Its finesse also makes champagne an excellent choice of wine for Christmas Day dinner, said Mr Robinson.

“Champagne or a good sparkling wine goes well with any type of food,” he said.

“You can start with it, with the soup, and still be drinking it when it’s time for dessert. Its acidity and fine, tiny little bubbles cleanse the palate.”

Rose champagne is currently in vogue, added Mr Robinson.

“Rose is very popular now. It’s a phenomenon that has really taken place in the past five years.

“Laurent-Perrier is the most popular rose champagne in the world, but it’s $95.25 a bottle.”

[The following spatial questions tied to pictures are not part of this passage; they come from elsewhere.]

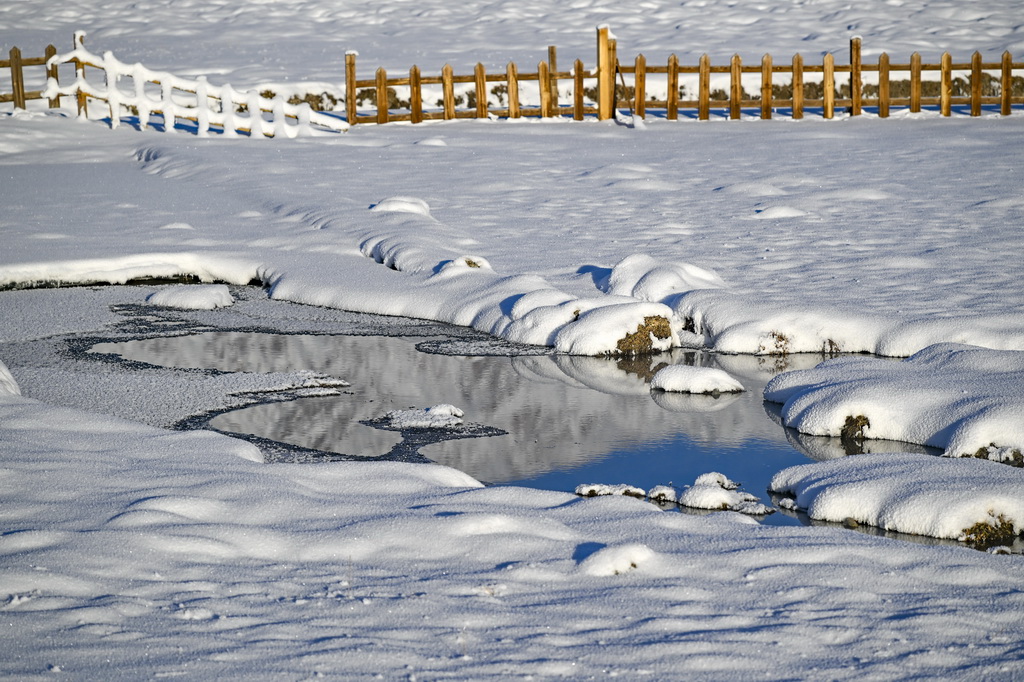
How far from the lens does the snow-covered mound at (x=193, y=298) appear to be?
28.4 feet

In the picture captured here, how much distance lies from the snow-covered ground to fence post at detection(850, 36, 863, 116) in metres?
0.34

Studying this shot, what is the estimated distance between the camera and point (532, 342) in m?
7.74

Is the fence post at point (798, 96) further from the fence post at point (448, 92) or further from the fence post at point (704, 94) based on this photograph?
the fence post at point (448, 92)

A bottle of champagne at Burrows Lightbourn will cost from $45-100 but a bottle of rose champagne will cost $60-100.

“Rose is more difficult to make, to get the colour and the flavour just right,” said Mr Robinson.

“All grapes have a clear juice, hence white wine. But for a rose or a red wine, you have to let the grapes sit in their skins and tannins.

“The colour comes from the skin of the grape, which ‘tans’ the juice and makes it a darker wine.

“If you take away the skins straight away you will get a clear, white wine.

“So to get a rose you have to leave the juice in the darker grape skins for a few hours, to extract the colour.”

In rose champagne’s case, this would be the pinot noir grapes.

But whether you opt for rose champagne, champagne, Spanish cava, Italian prosecco or another sparkling wine, this comes down to your budget, the number of guests and taste.

“Do you and your friends appreciate a good champagne or would you prefer something which just goes ‘pop’ and is festive?,” said Mr Robinson.

“It comes down to budget at the end of the day.”

He also recommends  sipping champagne from a regular white wine glass rather than the traditional tall, thin flutes.

“The wine tastes better and smells better,” said Mr Robinson.

“You can appreciate the flavours and aromas more in a regular wine glass rather than in a flute.

“This is what science reports are stating, and I feel that drinking champagne may soon be done in regular wine glasses within a few years’ time.”

Whatever your tastes, the staff of Burrows Lightbourn are happy to assist you in your holiday wine selection.